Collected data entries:
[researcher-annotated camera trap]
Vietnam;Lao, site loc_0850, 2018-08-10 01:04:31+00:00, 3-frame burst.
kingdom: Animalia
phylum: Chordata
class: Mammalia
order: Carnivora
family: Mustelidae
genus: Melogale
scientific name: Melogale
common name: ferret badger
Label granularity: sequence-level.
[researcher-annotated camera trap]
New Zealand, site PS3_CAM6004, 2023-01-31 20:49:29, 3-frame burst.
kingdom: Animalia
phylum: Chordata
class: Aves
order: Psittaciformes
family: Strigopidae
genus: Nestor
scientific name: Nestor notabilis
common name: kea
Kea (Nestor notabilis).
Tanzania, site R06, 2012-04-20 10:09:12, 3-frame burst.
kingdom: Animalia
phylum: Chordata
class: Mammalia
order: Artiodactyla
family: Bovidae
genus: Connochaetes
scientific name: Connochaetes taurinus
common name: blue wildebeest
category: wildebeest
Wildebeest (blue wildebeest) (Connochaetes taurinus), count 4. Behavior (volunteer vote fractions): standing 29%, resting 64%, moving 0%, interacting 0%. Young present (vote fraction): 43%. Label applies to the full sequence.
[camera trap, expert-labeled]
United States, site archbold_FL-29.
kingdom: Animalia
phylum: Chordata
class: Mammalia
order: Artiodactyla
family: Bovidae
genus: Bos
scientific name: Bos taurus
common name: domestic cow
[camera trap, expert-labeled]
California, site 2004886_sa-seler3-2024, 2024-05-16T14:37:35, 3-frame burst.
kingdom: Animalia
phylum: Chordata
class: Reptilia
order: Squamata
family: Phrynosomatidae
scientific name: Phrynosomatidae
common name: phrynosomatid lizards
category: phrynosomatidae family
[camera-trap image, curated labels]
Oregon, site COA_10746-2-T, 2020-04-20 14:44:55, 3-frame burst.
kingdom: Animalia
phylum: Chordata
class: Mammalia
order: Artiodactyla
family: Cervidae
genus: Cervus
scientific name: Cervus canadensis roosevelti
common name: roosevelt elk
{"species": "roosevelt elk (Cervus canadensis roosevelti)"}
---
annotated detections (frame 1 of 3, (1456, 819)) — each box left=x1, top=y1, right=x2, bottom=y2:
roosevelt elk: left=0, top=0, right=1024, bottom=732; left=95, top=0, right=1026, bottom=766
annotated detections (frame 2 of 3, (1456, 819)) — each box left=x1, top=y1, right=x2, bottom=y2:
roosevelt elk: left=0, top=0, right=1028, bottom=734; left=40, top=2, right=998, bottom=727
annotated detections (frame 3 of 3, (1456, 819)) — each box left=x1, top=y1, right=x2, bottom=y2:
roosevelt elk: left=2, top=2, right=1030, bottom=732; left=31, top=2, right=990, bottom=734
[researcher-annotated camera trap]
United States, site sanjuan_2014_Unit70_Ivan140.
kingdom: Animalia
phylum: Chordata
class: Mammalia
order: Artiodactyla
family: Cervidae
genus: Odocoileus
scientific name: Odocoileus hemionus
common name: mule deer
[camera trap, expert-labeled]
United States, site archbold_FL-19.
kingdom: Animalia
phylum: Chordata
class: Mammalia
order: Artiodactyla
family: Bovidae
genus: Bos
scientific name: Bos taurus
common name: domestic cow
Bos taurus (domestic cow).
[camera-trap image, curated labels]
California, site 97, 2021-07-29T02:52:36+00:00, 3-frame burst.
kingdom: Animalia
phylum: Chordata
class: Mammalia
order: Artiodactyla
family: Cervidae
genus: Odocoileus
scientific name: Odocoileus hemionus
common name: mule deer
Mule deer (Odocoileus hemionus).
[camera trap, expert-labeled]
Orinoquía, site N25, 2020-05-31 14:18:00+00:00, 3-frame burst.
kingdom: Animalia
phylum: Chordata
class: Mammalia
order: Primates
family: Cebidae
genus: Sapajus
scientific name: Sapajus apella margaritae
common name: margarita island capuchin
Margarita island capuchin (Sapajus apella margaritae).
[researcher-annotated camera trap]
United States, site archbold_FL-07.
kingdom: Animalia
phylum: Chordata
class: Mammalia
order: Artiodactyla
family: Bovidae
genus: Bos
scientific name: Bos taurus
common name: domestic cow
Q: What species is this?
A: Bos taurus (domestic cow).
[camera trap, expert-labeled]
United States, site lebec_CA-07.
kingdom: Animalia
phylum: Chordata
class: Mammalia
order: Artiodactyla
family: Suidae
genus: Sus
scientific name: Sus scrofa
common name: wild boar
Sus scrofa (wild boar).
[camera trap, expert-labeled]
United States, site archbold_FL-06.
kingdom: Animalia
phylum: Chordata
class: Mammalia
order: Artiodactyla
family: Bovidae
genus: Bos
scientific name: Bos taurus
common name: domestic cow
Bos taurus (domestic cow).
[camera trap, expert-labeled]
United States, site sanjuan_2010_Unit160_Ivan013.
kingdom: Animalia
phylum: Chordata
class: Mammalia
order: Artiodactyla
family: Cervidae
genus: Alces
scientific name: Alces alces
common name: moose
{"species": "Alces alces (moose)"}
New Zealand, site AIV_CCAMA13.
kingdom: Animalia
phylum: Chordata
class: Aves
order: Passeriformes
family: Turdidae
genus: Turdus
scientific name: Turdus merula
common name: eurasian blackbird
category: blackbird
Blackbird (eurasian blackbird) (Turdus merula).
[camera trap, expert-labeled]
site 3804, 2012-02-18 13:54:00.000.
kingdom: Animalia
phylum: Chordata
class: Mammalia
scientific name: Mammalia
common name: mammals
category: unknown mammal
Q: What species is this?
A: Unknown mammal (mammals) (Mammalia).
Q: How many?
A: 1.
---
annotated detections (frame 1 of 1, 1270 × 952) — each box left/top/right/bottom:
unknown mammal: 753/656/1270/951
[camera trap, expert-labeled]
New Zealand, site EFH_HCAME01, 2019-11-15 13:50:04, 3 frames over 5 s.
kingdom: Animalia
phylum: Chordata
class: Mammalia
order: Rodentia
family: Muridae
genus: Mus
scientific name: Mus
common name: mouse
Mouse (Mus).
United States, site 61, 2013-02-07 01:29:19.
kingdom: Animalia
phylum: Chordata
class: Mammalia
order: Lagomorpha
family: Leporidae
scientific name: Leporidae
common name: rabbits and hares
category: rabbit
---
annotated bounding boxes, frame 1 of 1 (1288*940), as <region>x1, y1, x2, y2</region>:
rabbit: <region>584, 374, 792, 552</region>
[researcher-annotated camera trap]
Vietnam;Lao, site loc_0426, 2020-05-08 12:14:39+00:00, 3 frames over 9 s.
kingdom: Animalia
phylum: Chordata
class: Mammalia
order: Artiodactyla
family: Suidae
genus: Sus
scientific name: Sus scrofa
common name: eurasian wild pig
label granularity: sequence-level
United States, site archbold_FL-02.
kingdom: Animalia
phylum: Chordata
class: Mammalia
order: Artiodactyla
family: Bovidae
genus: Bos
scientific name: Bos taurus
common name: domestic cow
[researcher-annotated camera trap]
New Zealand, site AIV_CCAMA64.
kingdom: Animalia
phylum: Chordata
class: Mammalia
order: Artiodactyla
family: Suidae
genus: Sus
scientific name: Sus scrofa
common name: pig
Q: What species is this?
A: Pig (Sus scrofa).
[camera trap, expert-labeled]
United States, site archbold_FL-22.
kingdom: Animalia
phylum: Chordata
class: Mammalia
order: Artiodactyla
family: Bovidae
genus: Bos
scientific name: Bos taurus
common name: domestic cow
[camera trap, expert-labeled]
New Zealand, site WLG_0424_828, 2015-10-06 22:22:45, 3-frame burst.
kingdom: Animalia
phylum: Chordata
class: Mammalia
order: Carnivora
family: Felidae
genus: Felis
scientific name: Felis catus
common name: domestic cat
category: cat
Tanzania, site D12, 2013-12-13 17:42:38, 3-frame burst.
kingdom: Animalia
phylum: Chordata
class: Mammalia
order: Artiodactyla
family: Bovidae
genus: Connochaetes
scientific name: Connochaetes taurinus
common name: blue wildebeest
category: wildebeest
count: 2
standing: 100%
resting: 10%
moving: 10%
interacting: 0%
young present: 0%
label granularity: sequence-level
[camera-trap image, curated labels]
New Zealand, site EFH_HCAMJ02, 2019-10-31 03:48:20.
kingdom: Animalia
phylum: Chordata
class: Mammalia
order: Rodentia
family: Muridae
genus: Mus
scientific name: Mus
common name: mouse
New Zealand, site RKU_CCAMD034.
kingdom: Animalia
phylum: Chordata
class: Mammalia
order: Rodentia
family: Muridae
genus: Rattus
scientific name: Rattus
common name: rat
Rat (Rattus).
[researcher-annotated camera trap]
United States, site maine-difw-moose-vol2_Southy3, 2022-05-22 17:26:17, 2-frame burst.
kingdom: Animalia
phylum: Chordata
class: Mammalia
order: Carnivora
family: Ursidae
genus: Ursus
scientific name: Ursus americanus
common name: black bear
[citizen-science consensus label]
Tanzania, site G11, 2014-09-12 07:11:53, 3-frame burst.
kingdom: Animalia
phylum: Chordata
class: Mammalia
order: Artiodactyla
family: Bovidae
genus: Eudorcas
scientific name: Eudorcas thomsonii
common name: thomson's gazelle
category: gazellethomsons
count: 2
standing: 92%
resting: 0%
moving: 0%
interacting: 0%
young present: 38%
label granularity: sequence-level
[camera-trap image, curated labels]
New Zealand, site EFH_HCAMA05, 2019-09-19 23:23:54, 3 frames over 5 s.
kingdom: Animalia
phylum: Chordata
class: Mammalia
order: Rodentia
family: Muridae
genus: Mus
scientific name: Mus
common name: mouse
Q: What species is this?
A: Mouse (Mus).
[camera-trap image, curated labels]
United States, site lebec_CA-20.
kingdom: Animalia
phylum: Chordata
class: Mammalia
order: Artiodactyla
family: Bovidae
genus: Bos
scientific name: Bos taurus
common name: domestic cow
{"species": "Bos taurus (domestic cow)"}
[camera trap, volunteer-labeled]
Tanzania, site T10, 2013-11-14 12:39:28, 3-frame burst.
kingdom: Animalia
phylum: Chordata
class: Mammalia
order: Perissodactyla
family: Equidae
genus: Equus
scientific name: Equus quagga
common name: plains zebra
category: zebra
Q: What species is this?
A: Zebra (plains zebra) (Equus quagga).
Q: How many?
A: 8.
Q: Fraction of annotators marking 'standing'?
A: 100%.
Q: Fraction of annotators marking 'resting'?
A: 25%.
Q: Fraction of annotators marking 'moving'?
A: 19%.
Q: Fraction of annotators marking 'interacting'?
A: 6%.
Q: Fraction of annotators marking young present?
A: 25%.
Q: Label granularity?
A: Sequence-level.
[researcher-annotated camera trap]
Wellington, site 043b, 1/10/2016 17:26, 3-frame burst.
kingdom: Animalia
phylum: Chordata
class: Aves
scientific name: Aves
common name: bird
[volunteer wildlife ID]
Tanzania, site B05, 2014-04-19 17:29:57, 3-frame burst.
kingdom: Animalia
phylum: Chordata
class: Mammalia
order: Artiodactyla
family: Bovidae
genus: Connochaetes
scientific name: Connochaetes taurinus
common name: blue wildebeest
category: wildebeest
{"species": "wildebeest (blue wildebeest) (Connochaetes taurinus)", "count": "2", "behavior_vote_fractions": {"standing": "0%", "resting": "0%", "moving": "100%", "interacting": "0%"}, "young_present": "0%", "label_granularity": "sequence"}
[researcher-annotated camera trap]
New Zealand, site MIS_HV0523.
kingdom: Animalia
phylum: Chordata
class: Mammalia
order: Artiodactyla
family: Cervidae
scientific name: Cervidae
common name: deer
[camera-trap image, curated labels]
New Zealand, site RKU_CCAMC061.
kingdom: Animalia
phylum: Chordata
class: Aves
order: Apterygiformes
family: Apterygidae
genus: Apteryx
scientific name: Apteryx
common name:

_Activity_: Produce only the lines from the line containing "family: Ursidae" through the line containing "Wellington, site 043b, 1/10/2016", inclusive of both, exactly as they stand in the entries above.

_Solution below_:
family: Ursidae
genus: Ursus
scientific name: Ursus americanus
common name: black bear
[citizen-science consensus label]
Tanzania, site G11, 2014-09-12 07:11:53, 3-frame burst.
kingdom: Animalia
phylum: Chordata
class: Mammalia
order: Artiodactyla
family: Bovidae
genus: Eudorcas
scientific name: Eudorcas thomsonii
common name: thomson's gazelle
category: gazellethomsons
count: 2
standing: 92%
resting: 0%
moving: 0%
interacting: 0%
young present: 38%
label granularity: sequence-level
[camera-trap image, curated labels]
New Zealand, site EFH_HCAMA05, 2019-09-19 23:23:54, 3 frames over 5 s.
kingdom: Animalia
phylum: Chordata
class: Mammalia
order: Rodentia
family: Muridae
genus: Mus
scientific name: Mus
common name: mouse
Q: What species is this?
A: Mouse (Mus).
[camera-trap image, curated labels]
United States, site lebec_CA-20.
kingdom: Animalia
phylum: Chordata
class: Mammalia
order: Artiodactyla
family: Bovidae
genus: Bos
scientific name: Bos taurus
common name: domestic cow
{"species": "Bos taurus (domestic cow)"}
[camera trap, volunteer-labeled]
Tanzania, site T10, 2013-11-14 12:39:28, 3-frame burst.
kingdom: Animalia
phylum: Chordata
class: Mammalia
order: Perissodactyla
family: Equidae
genus: Equus
scientific name: Equus quagga
common name: plains zebra
category: zebra
Q: What species is this?
A: Zebra (plains zebra) (Equus quagga).
Q: How many?
A: 8.
Q: Fraction of annotators marking 'standing'?
A: 100%.
Q: Fraction of annotators marking 'resting'?
A: 25%.
Q: Fraction of annotators marking 'moving'?
A: 19%.
Q: Fraction of annotators marking 'interacting'?
A: 6%.
Q: Fraction of annotators marking young present?
A: 25%.
Q: Label granularity?
A: Sequence-level.
[researcher-annotated camera trap]
Wellington, site 043b, 1/10/2016 17:26, 3-frame burst.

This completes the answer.